Chronic kidney disease (CKD) and cardiovascular disease (CVD), conditions with overlapping pathophysiologies, have emerged as major comorbidities among HIV-infected persons in the era of combination antiretroviral therapy. Some observational data implicate hepatitis C virus (HCV) as an independent risk factor for these conditions (in both HIV-uninfected and -coinfected populations). However, other studies failed to find associations between HCV and CKD or CVD. Moreover, it is challenging to completely account for important socioeconomic and behavioral confounders in observational studies. In the previous funding cycle of R01 DA026770, we established a cohort of approximately 300 participants - including dual uninfected, HIV monoinfected, HCV monoinfected, and HIV/HCV dual infected participants - with repeated measures of kidney injury markers, glomerular filtration rate by iohexol clearance from plasma (iGFR), vascular stiffness, and carotid intima-media thickness (IMT). We identified associations between HCV infection and iGFR slope, vascular stiffness, and carotid IMT. During the follow-up period of this cohort, which immediately preceded the availability of highly potent direct acting agents (DAAs), none of the HCV-infected participants received treatment for HCV. In this competing renewal, we propose a novel focus on the role of HCV in CKD and CVD, by leveraging previously collected data with targeted enrollment of HCV-infected (mono and dual) participants initiating treatment with newly available DAAs. In the next funding period, we propose to enroll an HCV treatment cohort - subjects preparing to initiate DAA-based HCV therapy - which will include both new recruits and participants followed previously (who begin DAAs in the current period). HCV treatment cohort subjects will have a minimum of one visit prior to starting DAA therapy and will then be followed for 36 months, the same as participants in the prior funding cycle. This approach will allow us to both assess pre- to post-HCV treatment biomarker changes in individual subjects (thereby eliminating inter-subject variability) and compare disease marker trajectories in the HCV treatment cohort with those in HCV-infected (but untreated) subjects followed in the prior period.

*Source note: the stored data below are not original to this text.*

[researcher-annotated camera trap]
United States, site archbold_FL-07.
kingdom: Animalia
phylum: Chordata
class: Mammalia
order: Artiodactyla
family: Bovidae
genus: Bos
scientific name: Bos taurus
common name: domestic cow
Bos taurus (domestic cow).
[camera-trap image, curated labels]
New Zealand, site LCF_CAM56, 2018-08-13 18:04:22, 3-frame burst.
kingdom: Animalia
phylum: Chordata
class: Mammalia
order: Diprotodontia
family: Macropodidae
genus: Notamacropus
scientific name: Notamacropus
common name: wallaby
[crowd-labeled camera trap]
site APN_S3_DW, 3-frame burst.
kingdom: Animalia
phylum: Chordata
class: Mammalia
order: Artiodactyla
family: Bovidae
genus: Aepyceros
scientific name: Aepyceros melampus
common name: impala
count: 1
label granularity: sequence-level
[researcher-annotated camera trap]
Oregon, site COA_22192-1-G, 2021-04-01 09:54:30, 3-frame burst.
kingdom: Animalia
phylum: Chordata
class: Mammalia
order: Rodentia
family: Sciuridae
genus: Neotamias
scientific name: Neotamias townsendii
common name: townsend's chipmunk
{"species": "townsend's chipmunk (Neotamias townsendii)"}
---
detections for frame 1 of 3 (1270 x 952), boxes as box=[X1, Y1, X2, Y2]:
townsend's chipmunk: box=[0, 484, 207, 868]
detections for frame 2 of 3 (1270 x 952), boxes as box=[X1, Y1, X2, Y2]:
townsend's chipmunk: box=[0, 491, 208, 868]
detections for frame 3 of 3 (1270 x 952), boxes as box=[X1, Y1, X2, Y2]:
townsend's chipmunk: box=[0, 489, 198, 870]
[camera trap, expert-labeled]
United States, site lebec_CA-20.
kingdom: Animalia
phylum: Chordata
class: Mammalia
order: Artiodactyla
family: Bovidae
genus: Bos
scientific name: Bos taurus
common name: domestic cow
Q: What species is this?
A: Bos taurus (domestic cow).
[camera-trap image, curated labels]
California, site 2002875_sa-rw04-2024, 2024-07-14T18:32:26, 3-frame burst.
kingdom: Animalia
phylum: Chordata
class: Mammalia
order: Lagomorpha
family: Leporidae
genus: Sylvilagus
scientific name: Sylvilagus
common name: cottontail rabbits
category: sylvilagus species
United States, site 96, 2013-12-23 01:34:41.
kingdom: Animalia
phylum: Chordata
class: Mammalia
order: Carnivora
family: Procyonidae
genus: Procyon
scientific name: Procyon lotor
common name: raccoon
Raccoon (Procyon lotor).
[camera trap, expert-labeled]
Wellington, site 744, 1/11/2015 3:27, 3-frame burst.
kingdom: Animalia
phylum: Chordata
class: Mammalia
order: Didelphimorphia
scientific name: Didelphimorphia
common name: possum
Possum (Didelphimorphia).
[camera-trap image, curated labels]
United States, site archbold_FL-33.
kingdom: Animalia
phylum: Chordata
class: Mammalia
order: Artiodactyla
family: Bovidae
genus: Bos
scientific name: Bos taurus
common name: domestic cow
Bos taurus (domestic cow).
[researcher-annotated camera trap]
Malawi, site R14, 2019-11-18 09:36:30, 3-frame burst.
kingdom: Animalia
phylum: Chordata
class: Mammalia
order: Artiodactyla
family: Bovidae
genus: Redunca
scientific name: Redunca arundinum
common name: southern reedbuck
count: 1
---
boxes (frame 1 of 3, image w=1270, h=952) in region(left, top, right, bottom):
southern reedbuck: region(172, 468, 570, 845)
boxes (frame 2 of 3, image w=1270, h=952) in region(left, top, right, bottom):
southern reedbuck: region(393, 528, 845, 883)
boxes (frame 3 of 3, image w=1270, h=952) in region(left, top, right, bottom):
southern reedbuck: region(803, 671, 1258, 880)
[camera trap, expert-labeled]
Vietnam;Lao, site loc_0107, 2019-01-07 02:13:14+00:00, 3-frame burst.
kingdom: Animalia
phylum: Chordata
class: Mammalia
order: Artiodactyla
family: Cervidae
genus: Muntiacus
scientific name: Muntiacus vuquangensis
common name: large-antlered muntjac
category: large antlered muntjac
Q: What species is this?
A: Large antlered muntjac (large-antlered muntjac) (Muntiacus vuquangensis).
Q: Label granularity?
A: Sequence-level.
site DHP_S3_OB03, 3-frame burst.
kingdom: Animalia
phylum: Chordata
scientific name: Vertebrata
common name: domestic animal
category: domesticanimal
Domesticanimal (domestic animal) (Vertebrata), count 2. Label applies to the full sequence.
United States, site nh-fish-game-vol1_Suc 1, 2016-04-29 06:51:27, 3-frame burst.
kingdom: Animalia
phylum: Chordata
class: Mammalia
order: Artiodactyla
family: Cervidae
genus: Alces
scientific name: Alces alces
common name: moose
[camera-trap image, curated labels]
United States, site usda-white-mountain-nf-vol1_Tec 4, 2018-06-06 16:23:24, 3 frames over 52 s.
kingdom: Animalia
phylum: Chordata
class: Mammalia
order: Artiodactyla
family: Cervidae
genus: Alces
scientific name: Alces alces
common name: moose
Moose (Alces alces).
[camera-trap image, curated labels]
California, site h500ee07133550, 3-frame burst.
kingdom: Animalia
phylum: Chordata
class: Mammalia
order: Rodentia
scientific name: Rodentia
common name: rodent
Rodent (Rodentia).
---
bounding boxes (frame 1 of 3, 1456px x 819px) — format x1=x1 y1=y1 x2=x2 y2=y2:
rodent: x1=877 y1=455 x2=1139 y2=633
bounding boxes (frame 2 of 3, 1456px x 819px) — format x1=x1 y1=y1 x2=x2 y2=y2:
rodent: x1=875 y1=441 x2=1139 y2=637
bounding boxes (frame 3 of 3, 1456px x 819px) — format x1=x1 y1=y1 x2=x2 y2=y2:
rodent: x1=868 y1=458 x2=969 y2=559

Our aims are to 1) Determine the effect of HCV treatment with DAAs on kidney injury and function and on sensitive indicators of CVD in HCV mono and HIV/HCV dual- infected participants, and 2) Elucidate the effects of HCV treatment with DAAs on putative inflammatory and metabolic mediators of CKD and CVD. To accomplish these objectives, we have expanded our research team with expertise on HCV treatment and HCV immunology and immune activation. Determining whether HCV treatment with DAAs can abrogate kidney and cardiovascular pathogenesis can inform the evolution of HCV treatment guidelines.
Some information suggests that hepatitis C virus (HCV) contributes to kidney and heart disease, in addition to causing liver disease. However, observational data of this type is subject to confounding and may be misleading. New treatments for HCV are capable of curing the infection in most people. Using data previously collected from participants with untreated HCV, we propose to study whether HCV treatment with new drugs leads to improvements in measures of kidney and heart disease.